第33話:街丘 由佳
彩花からの電話は、夜遅くにかかってきた。
「……結局、冷却期間を置くことになったみたい」
静かな声に、重苦しい現実が滲んでいた。
彩花は淡々と説明した。美沙が泣き崩れ、秀介にすがりつきながらも、最終的には「しばらく別居」という結論に至ったこと。

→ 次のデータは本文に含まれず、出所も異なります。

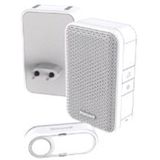 Insteekgong - Wit - Kunststof - 868 MHz Frequentie - 150 m Bereik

彼女自身も、美沙の言葉には胸を打たれるものがあったと付け加えた。
「美沙の気持ちも分かるのよ。……愛してるからこそ、あんな風に壊れてしまう。私だって、もし逆の立場ならそうなっていたかもしれない」
受話器越しの彩花の声に、私は驚いた。
ずっと厳しい言葉を美沙にぶつけてきた彩花が、今こうして「可哀想だ」とまで言う。
その裏には、きっと罪悪感もあったのだろう。自分が追い詰めたのではないかという。
「だから、これ以上は刺激できない。私は先に出たわ。……あとは二人に任せるしかないと思う」
通話が終わったあと、私はしばらく机に伏したまま動けなかった。
――関係は、もう壊れてしまったのだろうか。
そう思う一方で、美沙が可哀想だという気持ちも確かに芽生えていた。
だけど……それでも。
私はスマホを手に取り、指先が震えるのを感じながら画面を開いた。
この状態で直接会いに行くのは、さすがにまずい。
でも、黙って見ているだけなんてできなかった。
私はLINEの入力欄に文字を打ち込んだ。
――「なにがあっても、私は、私だけは秀介の味方だから」
送信ボタンを押すまで、心臓の鼓動が耳に響いていた。
既読がついたのは思ったよりも早かった。
『ありがとう』
その一言だけ。
けれど、今の私には、それが何よりも重い返事だった。